## [TO BE DONE]
Lay out every line of the data below as a JSON list of strings, one string per line, and skip the blank lines.

[Portion of a data file]
>> begin
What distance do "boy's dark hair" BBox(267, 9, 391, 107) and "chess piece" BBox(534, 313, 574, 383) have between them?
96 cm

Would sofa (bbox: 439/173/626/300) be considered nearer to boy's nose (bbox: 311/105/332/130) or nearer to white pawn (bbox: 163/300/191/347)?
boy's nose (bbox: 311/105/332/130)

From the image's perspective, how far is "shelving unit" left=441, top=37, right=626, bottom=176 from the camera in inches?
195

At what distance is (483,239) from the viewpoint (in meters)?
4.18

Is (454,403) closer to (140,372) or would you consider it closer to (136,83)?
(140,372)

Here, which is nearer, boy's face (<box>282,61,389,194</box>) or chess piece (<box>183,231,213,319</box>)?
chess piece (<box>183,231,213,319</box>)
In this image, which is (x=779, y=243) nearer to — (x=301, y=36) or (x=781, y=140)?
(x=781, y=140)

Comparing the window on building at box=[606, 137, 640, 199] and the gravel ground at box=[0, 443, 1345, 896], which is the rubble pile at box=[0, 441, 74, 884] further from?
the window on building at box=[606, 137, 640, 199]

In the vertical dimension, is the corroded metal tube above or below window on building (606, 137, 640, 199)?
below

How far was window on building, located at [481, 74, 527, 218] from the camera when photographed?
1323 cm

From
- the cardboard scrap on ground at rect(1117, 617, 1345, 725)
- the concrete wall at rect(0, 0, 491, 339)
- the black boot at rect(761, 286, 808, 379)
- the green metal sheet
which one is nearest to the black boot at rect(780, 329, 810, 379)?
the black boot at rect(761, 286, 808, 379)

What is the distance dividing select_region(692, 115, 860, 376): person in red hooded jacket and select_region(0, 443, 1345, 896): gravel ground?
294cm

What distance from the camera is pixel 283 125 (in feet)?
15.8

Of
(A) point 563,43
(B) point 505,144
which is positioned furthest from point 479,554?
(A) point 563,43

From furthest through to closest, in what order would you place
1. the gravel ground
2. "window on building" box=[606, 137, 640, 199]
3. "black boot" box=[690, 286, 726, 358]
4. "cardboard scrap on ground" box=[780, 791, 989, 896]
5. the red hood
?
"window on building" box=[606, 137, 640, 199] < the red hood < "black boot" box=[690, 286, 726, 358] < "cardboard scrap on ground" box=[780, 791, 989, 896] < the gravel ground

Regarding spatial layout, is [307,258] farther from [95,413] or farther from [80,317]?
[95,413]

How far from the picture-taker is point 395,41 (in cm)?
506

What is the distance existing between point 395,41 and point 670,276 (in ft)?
>> end
## [THE ANSWER]
[
  "What distance do \"boy's dark hair\" BBox(267, 9, 391, 107) and \"chess piece\" BBox(534, 313, 574, 383) have between them?",
  "96 cm",
  "Would sofa (bbox: 439/173/626/300) be considered nearer to boy's nose (bbox: 311/105/332/130) or nearer to white pawn (bbox: 163/300/191/347)?",
  "boy's nose (bbox: 311/105/332/130)",
  "From the image's perspective, how far is \"shelving unit\" left=441, top=37, right=626, bottom=176 from the camera in inches?",
  "195",
  "At what distance is (483,239) from the viewpoint (in meters)?",
  "4.18",
  "Is (454,403) closer to (140,372) or would you consider it closer to (136,83)?",
  "(140,372)",
  "Here, which is nearer, boy's face (<box>282,61,389,194</box>) or chess piece (<box>183,231,213,319</box>)?",
  "chess piece (<box>183,231,213,319</box>)",
  "In this image, which is (x=779, y=243) nearer to — (x=301, y=36) or (x=781, y=140)?",
  "(x=781, y=140)",
  "Comparing the window on building at box=[606, 137, 640, 199] and the gravel ground at box=[0, 443, 1345, 896], which is the rubble pile at box=[0, 441, 74, 884] further from?",
  "the window on building at box=[606, 137, 640, 199]",
  "In the vertical dimension, is the corroded metal tube above or below window on building (606, 137, 640, 199)?",
  "below",
  "How far was window on building, located at [481, 74, 527, 218] from the camera when photographed?",
  "1323 cm",
  "From",
  "- the cardboard scrap on ground at rect(1117, 617, 1345, 725)",
  "- the concrete wall at rect(0, 0, 491, 339)",
  "- the black boot at rect(761, 286, 808, 379)",
  "- the green metal sheet",
  "which one is nearest to the black boot at rect(780, 329, 810, 379)?",
  "the black boot at rect(761, 286, 808, 379)",
  "What is the distance dividing select_region(692, 115, 860, 376): person in red hooded jacket and select_region(0, 443, 1345, 896): gravel ground?",
  "294cm",
  "What distance from the camera is pixel 283 125 (in feet)?",
  "15.8",
  "Of",
  "(A) point 563,43",
  "(B) point 505,144",
  "which is positioned furthest from point 479,554?",
  "(A) point 563,43",
  "From furthest through to closest, in what order would you place",
  "1. the gravel ground",
  "2. \"window on building\" box=[606, 137, 640, 199]",
  "3. \"black boot\" box=[690, 286, 726, 358]",
  "4. \"cardboard scrap on ground\" box=[780, 791, 989, 896]",
  "5. the red hood",
  "?",
  "\"window on building\" box=[606, 137, 640, 199] < the red hood < \"black boot\" box=[690, 286, 726, 358] < \"cardboard scrap on ground\" box=[780, 791, 989, 896] < the gravel ground",
  "Regarding spatial layout, is [307,258] farther from [95,413] or farther from [80,317]?",
  "[95,413]",
  "How far from the picture-taker is point 395,41 (in cm)?",
  "506",
  "What is the distance existing between point 395,41 and point 670,276 (in ft)?"
]